Table 3 shows the results of MAP values on the two datasets, where CNNH, DNNH, DLBHC, and the proposed method are deep hashing methods, and the others are the no-deep methods. It can be seen from the results that our approach has a significant advantage over the no-deep hashing algorithm. The MAP value of most no-deep methods dramatically increases with the length of the hash code. In the best case, compared with the best no-deep hashing method, the deep hashing algorithm still has a significant superiority. For the deep hashing approach, the accuracy of our process has a 4% to 8% enhancement, which shows that the hash code generation strategy proposed in this paper can efficiently improve the retrieval effect.

4.4. Generalization to Cross-Datasets

To verify our method in general, we conduct experiments over the cross-datasets. The aim is to utilize two or more datasets labeled with different classes to train and evaluate a single model. For example, we train the proposed model by various datasets: the Flickr30 dataset and the Cifar-10 dataset, respectively. The performance of the trained model is tested by taking a different dataset, China-60.
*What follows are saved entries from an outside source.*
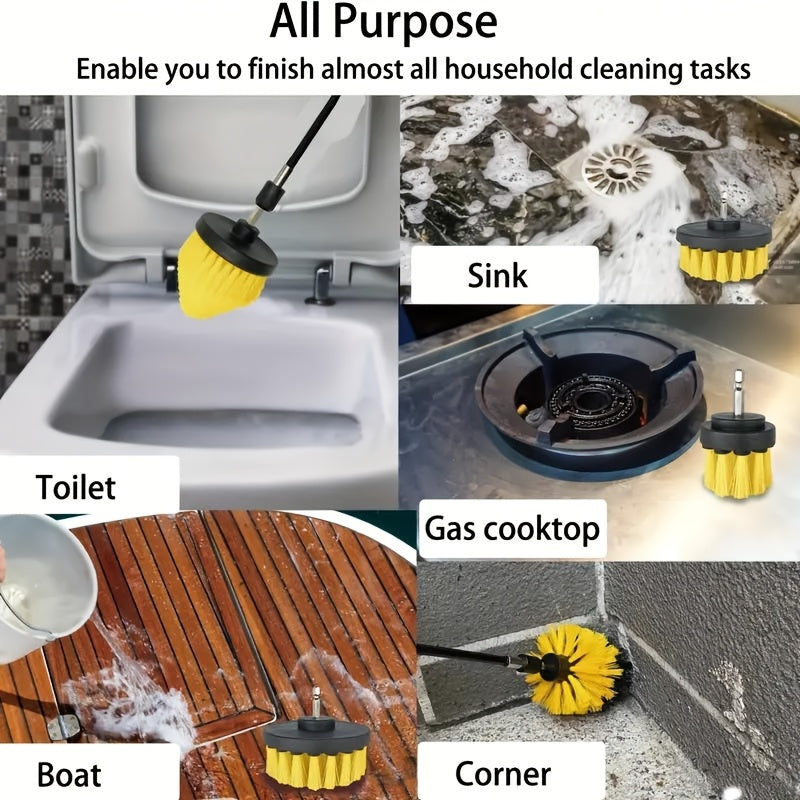 All Purpose

Enable you to finish almost all household cleaning tasks

Sink

Toilet

Gas cooktop

Boat

Corner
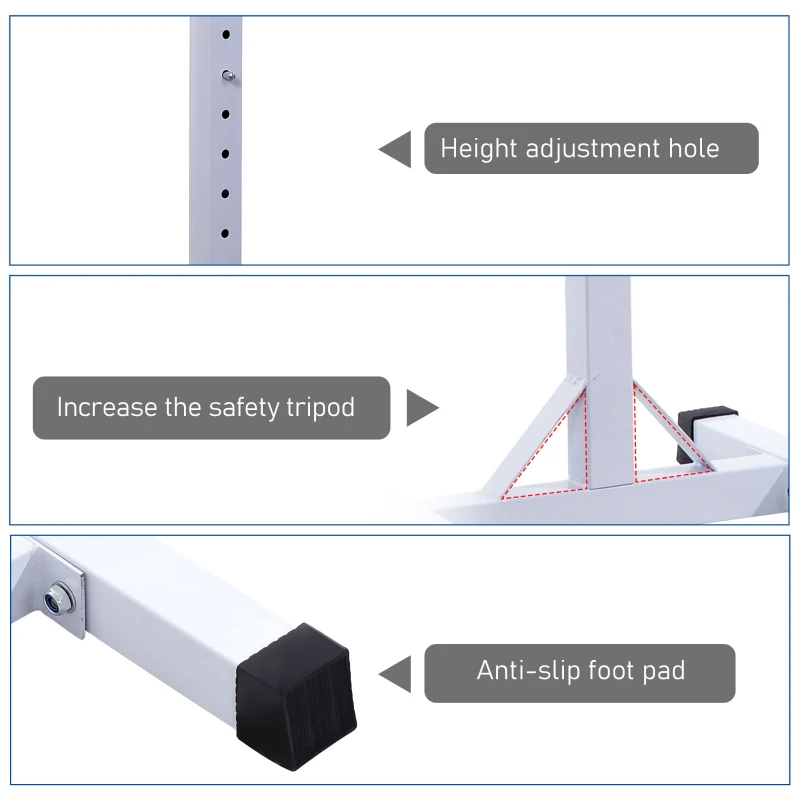 Height adjustment hole

Increase the safety tripod

Anti-slip foot pad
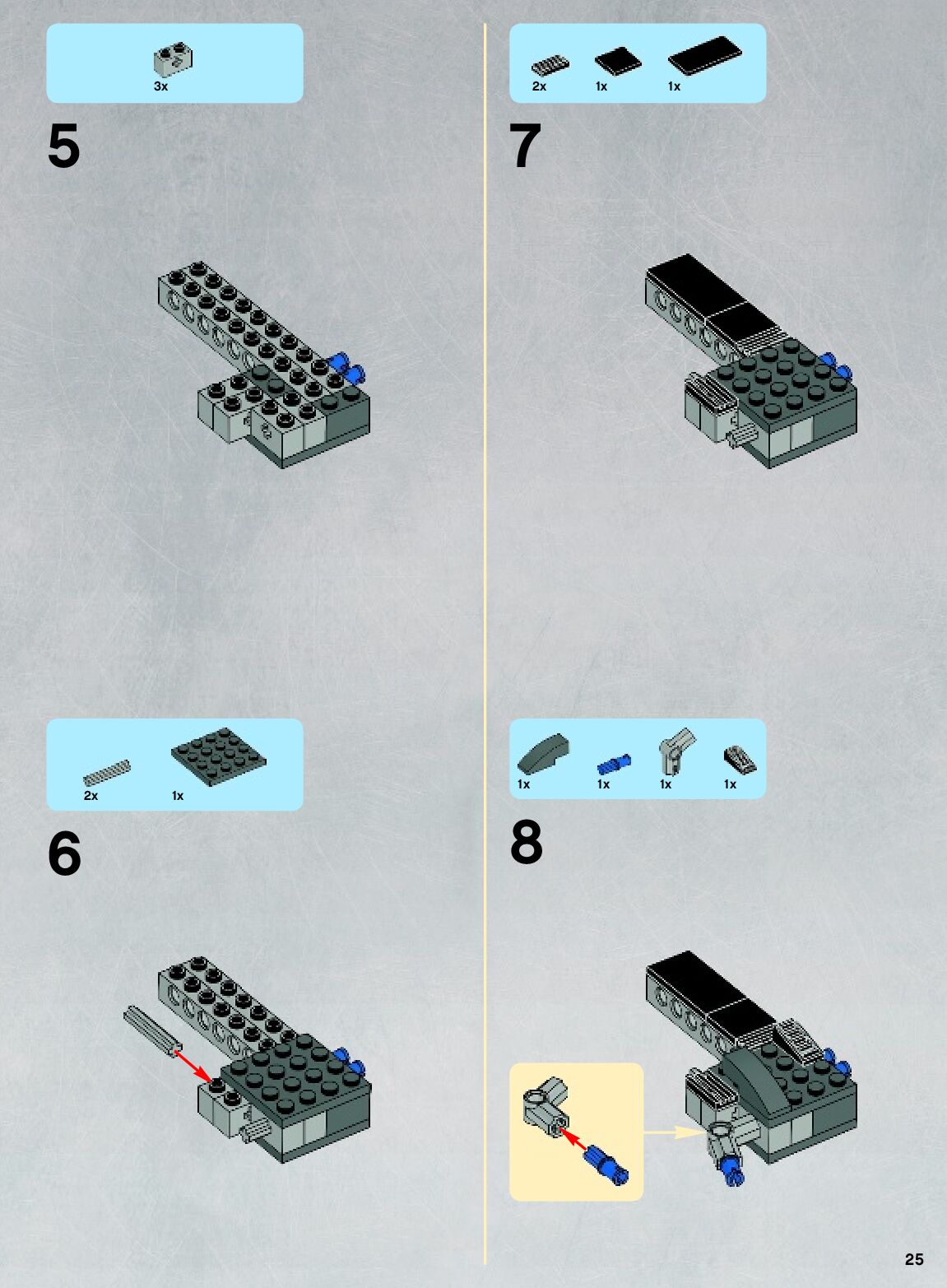 3x

5

2x

1x

6

2x 1x 1x

7

1x 1x 1x 1x

8

25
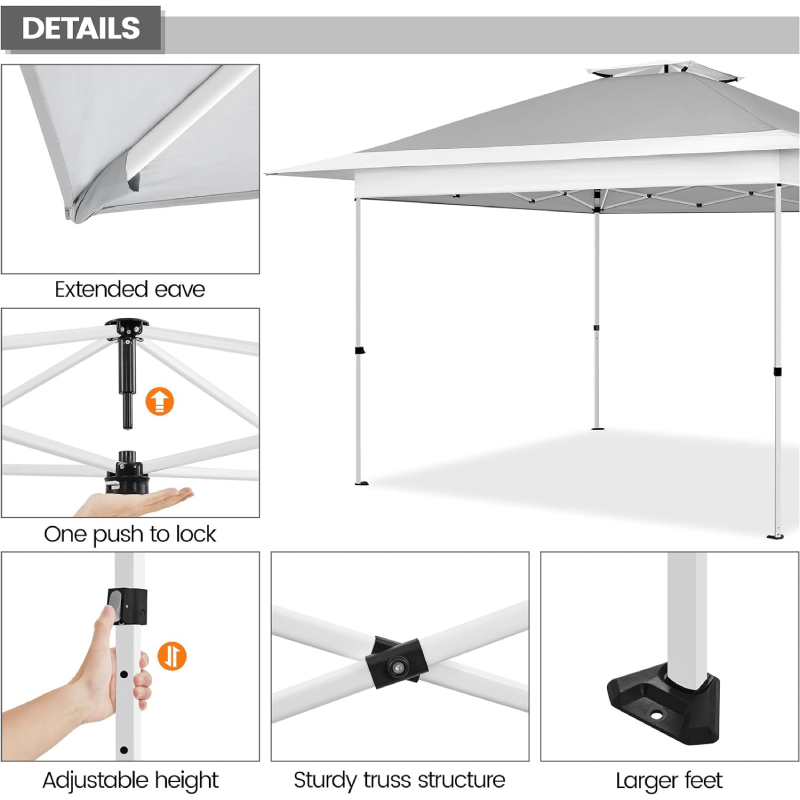 DETAILS

Extended eave

One push to lock

Adjustable height

Sturdy truss structure

Larger feet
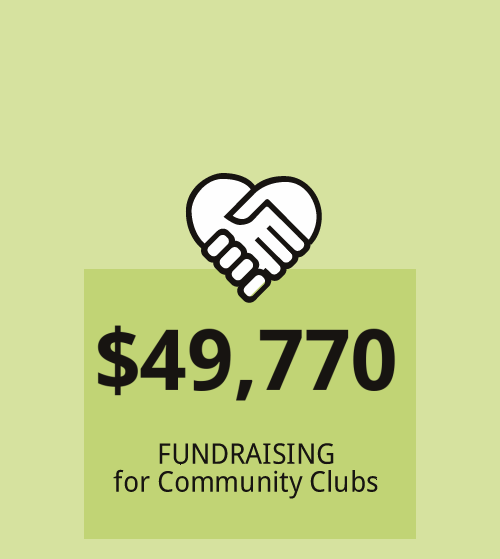 $49,770

FUNDRAISING
for Community Clubs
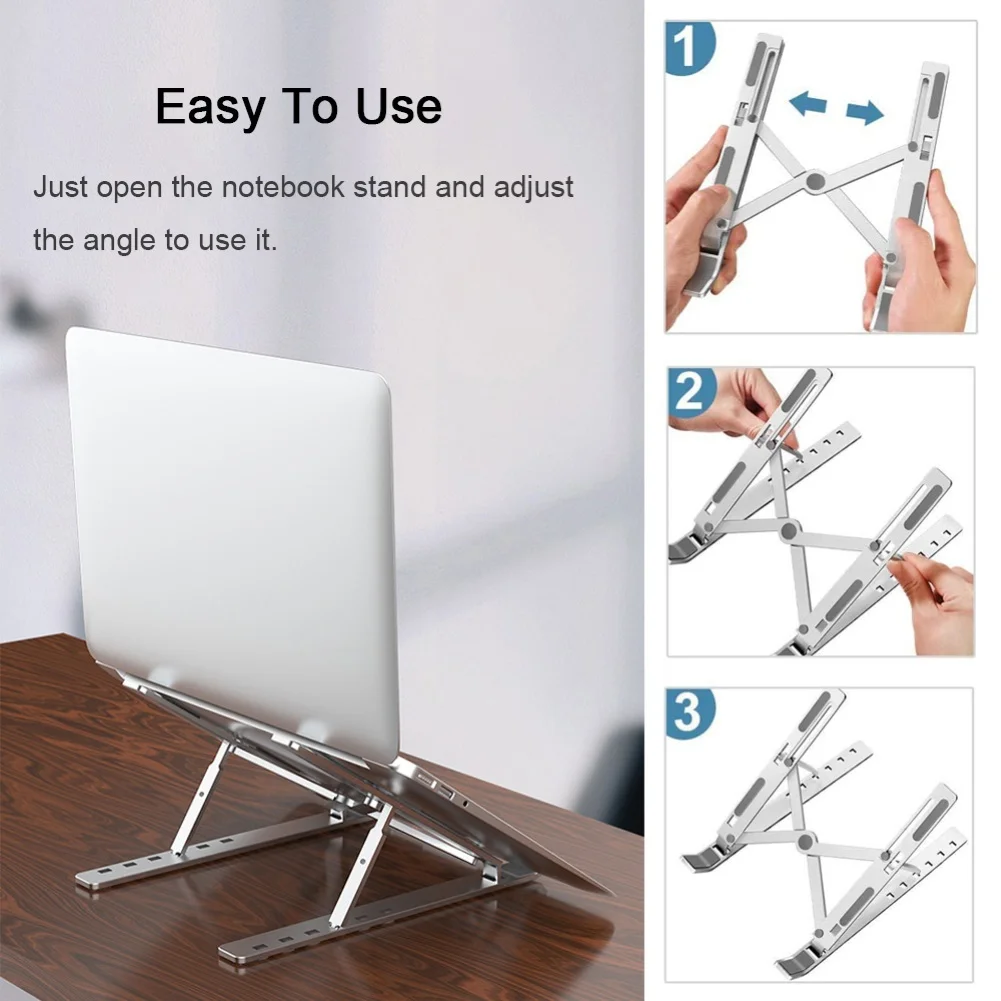 Easy To Use

Just open the notebook stand and adjust the angle to use it.

1

2

3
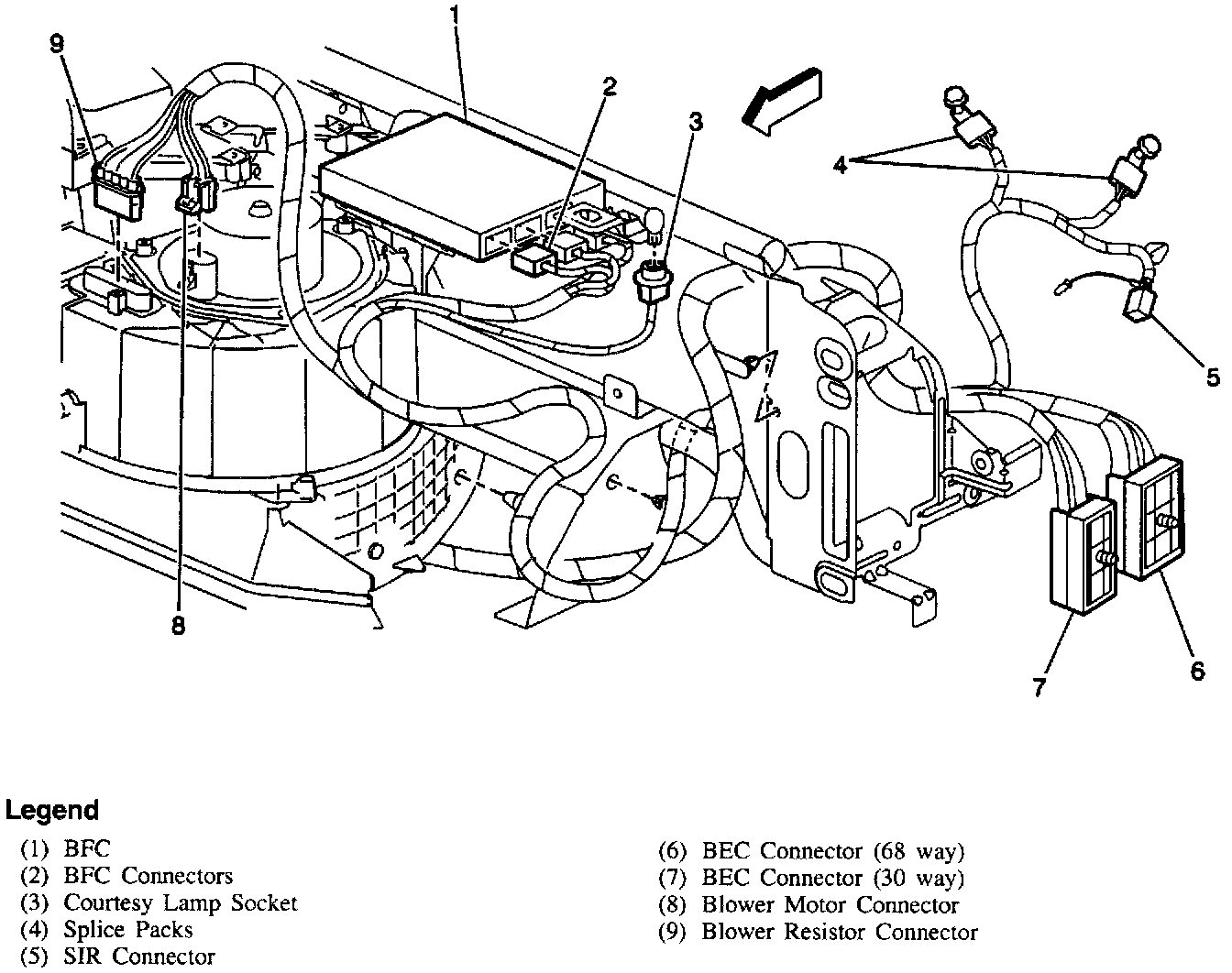 9
1
2
3
4
5
8
7
6

Legend
(1) BFC
(2) BFC Connectors
(3) Courtesy Lamp Socket
(4) Splice Packs
(5) SIR Connector

(6) BEC Connector (68 way)
(7) BEC Connector (30 way)
(8) Blower Motor Connector
(9) Blower Resistor Connector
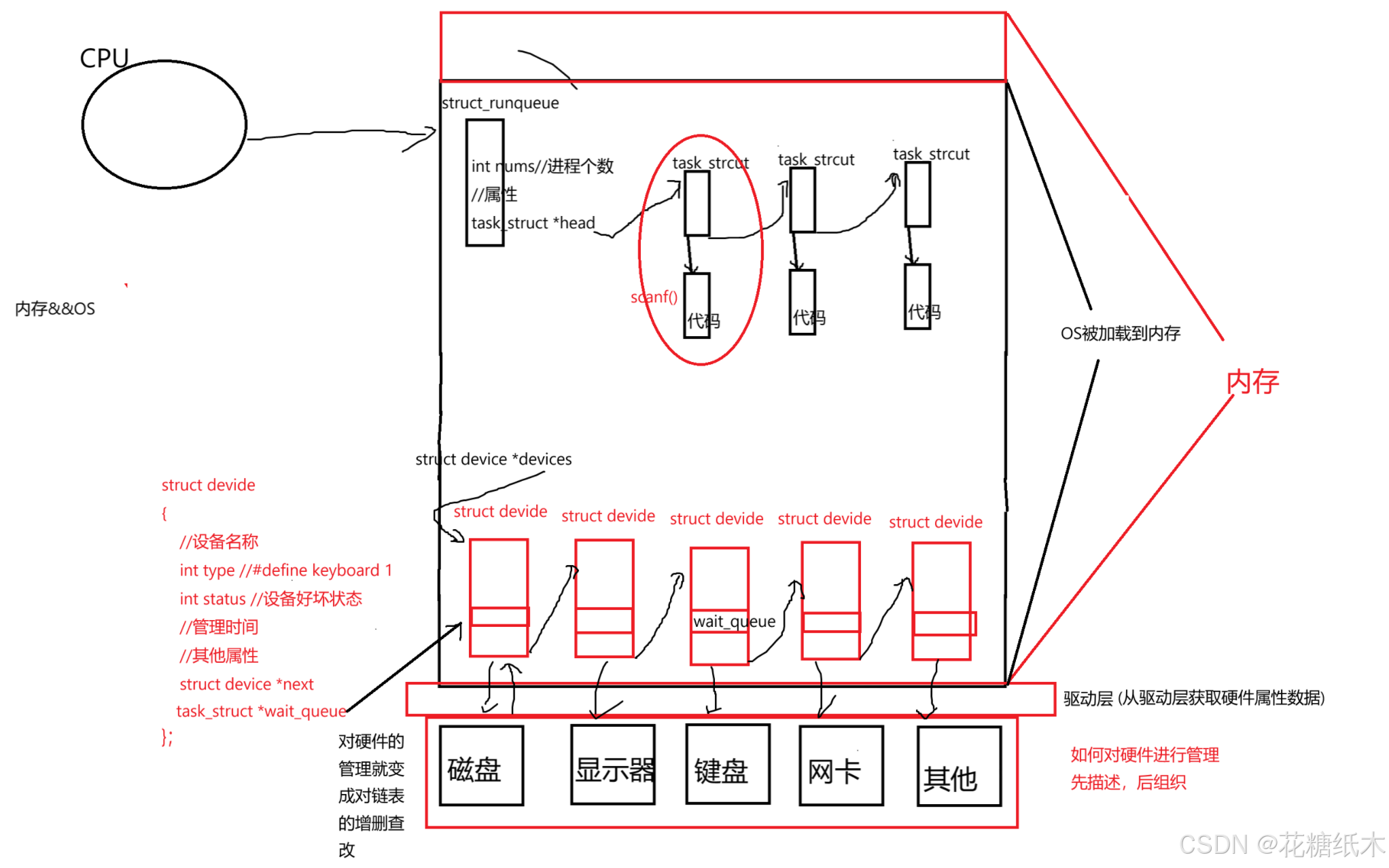 CPU

struct_runqueue

int nums//进程个数
//属性
task_struct *head

task_strcut
task_strcut
task_strcut

scanf()
代码
代码
代码

内存&&OS

OS被加载到内存

内存

struct device *devices

struct devide
{
//设备名称
int type //#define keyboard 1
int status //设备好坏状态
//管理时间
//其他属性
struct device *next
task_struct *wait_queue
};

struct devide
struct devide
struct devide
struct devide
struct devide

wait_queue

驱动层 (从驱动层获取硬件属性数据)

对硬件的管理就变成对链表的增删查改

磁盘
显示器
键盘
网卡
其他

如何对硬件进行管理
先描述，后组织

CSDN @花糖纸木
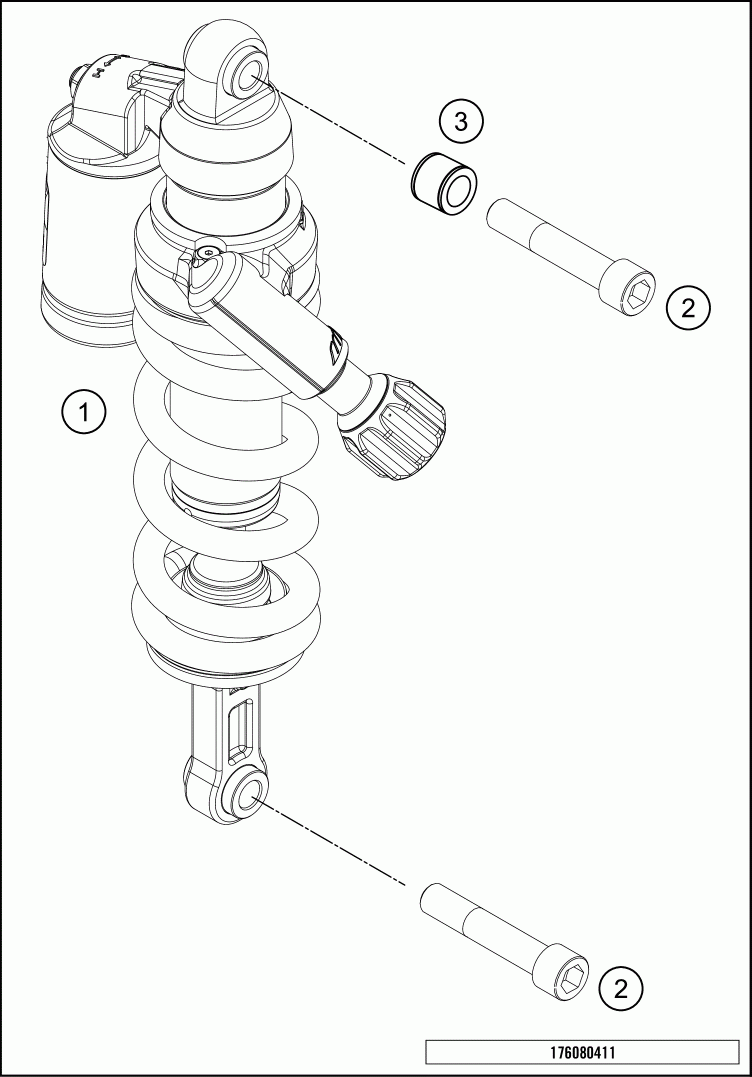 3
2
1
2
176080411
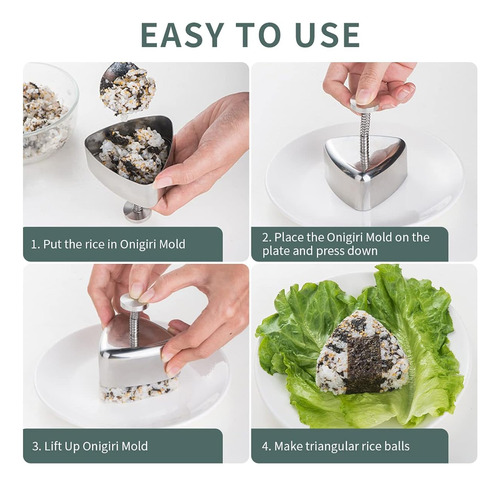 EASY TO USE

1. Put the rice in Onigiri Mold

2. Place the Onigiri Mold on the plate and press down

3. Lift Up Onigiri Mold

4. Make triangular rice balls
The experimental results are shown in Table 4, which shows that the overall precision scores are relatively low, indicating that cross-datasets evaluation is more challenging for the retrieval task. However, it also demonstrates that the proposed method achieves the competitive performance on the cross-datasets tourist images retrieval task, demonstrating the effectiveness of our proposed method.

4.5. Time-Cost Analysis

Besides the effectiveness analysis, we also compare the proposed approach with other methods, deep and no-deep, in terms of the computation time cost. All the experiments are carried out on the same platform with Intel i7 8700K CPU, NVIDIA GTX 2080, and 64G RAM. Table 5 shows the average computation times of different methods. The proposed approach is comparable with other methods.

5. Conclusion

In this paper, we proposed a deep hashing method with scalable interblock for large-scale tourist attractions. After end-to-end training of the constructed deep hash network, the network utilizes the triplet loss function to guarantee the hash code’s characteristic similarity. To enhance the performance and efficiency of function optimization and the descriptive ability of hash code, we improve the network and triplet loss function. Based on the results, we report the quantitative evaluation of the proposed method to scale hash length. Experimental results on social image datasets validate the superiority of the proposed method. However, the relaxed binary code obtained from the network may cause feature loss in the threshold process. In future work, we will improve the activation function to dispose of these problems.

Data Availability

The data used to support the findings of this study are available from the corresponding author upon request.

Conflicts of Interest

The authors declare no conflicts of interest.

Acknowledgments

The work was supported by the National Natural Science Foundation of China (41971365) and the Chongqing Research Program of Basic Science and Frontier Technology (cstc2019jcyj-msxmX0131).